• Exercise directions
Please reproduce every one of the following lines word for word.

• Input data

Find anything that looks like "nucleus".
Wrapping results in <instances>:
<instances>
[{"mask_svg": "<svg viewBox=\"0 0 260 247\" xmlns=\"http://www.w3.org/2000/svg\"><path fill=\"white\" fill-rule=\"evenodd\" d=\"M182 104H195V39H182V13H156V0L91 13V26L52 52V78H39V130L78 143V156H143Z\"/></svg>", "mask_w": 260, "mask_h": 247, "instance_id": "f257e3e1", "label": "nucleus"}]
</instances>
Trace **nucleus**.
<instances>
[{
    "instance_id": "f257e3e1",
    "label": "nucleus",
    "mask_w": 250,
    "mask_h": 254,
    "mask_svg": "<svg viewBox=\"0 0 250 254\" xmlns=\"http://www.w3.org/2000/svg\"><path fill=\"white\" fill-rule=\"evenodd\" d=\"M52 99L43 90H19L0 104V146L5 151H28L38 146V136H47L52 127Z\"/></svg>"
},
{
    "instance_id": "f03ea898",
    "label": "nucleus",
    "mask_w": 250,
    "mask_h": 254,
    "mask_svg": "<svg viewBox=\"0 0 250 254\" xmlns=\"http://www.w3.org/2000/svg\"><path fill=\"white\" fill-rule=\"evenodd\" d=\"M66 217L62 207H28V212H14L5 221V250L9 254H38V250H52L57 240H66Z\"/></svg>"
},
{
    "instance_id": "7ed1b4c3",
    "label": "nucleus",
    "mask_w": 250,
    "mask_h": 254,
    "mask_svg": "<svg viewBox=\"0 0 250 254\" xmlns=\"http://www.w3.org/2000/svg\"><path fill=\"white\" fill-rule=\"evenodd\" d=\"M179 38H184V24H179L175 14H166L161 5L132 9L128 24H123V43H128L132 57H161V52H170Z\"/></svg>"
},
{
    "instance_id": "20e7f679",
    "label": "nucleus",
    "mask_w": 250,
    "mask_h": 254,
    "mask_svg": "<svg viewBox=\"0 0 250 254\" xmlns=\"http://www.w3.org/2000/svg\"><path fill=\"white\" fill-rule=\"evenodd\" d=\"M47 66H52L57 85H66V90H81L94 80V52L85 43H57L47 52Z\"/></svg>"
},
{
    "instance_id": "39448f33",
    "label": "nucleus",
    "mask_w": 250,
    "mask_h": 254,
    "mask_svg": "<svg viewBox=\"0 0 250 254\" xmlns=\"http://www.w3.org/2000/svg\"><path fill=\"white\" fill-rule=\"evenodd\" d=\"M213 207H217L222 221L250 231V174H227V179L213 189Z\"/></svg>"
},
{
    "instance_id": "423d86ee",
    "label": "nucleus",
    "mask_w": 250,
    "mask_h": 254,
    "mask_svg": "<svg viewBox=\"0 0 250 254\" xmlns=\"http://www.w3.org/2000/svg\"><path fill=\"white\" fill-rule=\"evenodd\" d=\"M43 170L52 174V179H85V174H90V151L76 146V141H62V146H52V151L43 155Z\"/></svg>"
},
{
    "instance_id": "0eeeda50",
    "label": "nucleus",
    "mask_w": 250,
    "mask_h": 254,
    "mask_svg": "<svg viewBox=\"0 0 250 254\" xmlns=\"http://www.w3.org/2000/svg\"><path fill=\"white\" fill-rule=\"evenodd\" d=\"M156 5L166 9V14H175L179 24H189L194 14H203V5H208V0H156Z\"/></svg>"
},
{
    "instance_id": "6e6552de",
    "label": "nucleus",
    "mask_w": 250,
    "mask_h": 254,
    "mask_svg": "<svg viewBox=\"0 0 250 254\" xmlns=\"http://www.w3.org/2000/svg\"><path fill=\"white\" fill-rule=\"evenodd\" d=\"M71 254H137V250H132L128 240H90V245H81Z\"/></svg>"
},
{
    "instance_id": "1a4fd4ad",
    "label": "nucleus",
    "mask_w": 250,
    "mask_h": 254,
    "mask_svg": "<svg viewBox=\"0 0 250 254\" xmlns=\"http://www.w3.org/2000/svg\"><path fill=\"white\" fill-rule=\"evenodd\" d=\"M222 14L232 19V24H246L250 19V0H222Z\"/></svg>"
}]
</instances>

• Solved exercise
Find anything that looks like "nucleus".
Wrapping results in <instances>:
<instances>
[{"mask_svg": "<svg viewBox=\"0 0 260 247\" xmlns=\"http://www.w3.org/2000/svg\"><path fill=\"white\" fill-rule=\"evenodd\" d=\"M182 104H195V39H182V13H156V0L91 13V26L52 52V78H39V130L78 143V156H143Z\"/></svg>", "mask_w": 260, "mask_h": 247, "instance_id": "f257e3e1", "label": "nucleus"}]
</instances>
Trace **nucleus**.
<instances>
[{
    "instance_id": "f257e3e1",
    "label": "nucleus",
    "mask_w": 250,
    "mask_h": 254,
    "mask_svg": "<svg viewBox=\"0 0 250 254\" xmlns=\"http://www.w3.org/2000/svg\"><path fill=\"white\" fill-rule=\"evenodd\" d=\"M52 99L43 90H19L0 104V146L5 151H28L38 146V136H47L52 127Z\"/></svg>"
},
{
    "instance_id": "f03ea898",
    "label": "nucleus",
    "mask_w": 250,
    "mask_h": 254,
    "mask_svg": "<svg viewBox=\"0 0 250 254\" xmlns=\"http://www.w3.org/2000/svg\"><path fill=\"white\" fill-rule=\"evenodd\" d=\"M66 217L62 207H28V212H14L5 221V250L9 254H38V250H52L57 240H66Z\"/></svg>"
},
{
    "instance_id": "7ed1b4c3",
    "label": "nucleus",
    "mask_w": 250,
    "mask_h": 254,
    "mask_svg": "<svg viewBox=\"0 0 250 254\" xmlns=\"http://www.w3.org/2000/svg\"><path fill=\"white\" fill-rule=\"evenodd\" d=\"M179 38H184V24H179L175 14H166L161 5L132 9L128 24H123V43H128L132 57H161V52H170Z\"/></svg>"
},
{
    "instance_id": "20e7f679",
    "label": "nucleus",
    "mask_w": 250,
    "mask_h": 254,
    "mask_svg": "<svg viewBox=\"0 0 250 254\" xmlns=\"http://www.w3.org/2000/svg\"><path fill=\"white\" fill-rule=\"evenodd\" d=\"M47 66H52L57 85H66V90H81L94 80V52L85 43H57L47 52Z\"/></svg>"
},
{
    "instance_id": "39448f33",
    "label": "nucleus",
    "mask_w": 250,
    "mask_h": 254,
    "mask_svg": "<svg viewBox=\"0 0 250 254\" xmlns=\"http://www.w3.org/2000/svg\"><path fill=\"white\" fill-rule=\"evenodd\" d=\"M213 207H217L222 221L250 231V174H227V179L213 189Z\"/></svg>"
},
{
    "instance_id": "423d86ee",
    "label": "nucleus",
    "mask_w": 250,
    "mask_h": 254,
    "mask_svg": "<svg viewBox=\"0 0 250 254\" xmlns=\"http://www.w3.org/2000/svg\"><path fill=\"white\" fill-rule=\"evenodd\" d=\"M43 170L52 174V179H85V174H90V151L76 146V141H62V146H52V151L43 155Z\"/></svg>"
},
{
    "instance_id": "0eeeda50",
    "label": "nucleus",
    "mask_w": 250,
    "mask_h": 254,
    "mask_svg": "<svg viewBox=\"0 0 250 254\" xmlns=\"http://www.w3.org/2000/svg\"><path fill=\"white\" fill-rule=\"evenodd\" d=\"M156 5L166 9V14H175L179 24H189L194 14H203V5H208V0H156Z\"/></svg>"
},
{
    "instance_id": "6e6552de",
    "label": "nucleus",
    "mask_w": 250,
    "mask_h": 254,
    "mask_svg": "<svg viewBox=\"0 0 250 254\" xmlns=\"http://www.w3.org/2000/svg\"><path fill=\"white\" fill-rule=\"evenodd\" d=\"M71 254H137V250H132L128 240H90V245H81Z\"/></svg>"
},
{
    "instance_id": "1a4fd4ad",
    "label": "nucleus",
    "mask_w": 250,
    "mask_h": 254,
    "mask_svg": "<svg viewBox=\"0 0 250 254\" xmlns=\"http://www.w3.org/2000/svg\"><path fill=\"white\" fill-rule=\"evenodd\" d=\"M222 14L232 19V24H246L250 19V0H222Z\"/></svg>"
}]
</instances>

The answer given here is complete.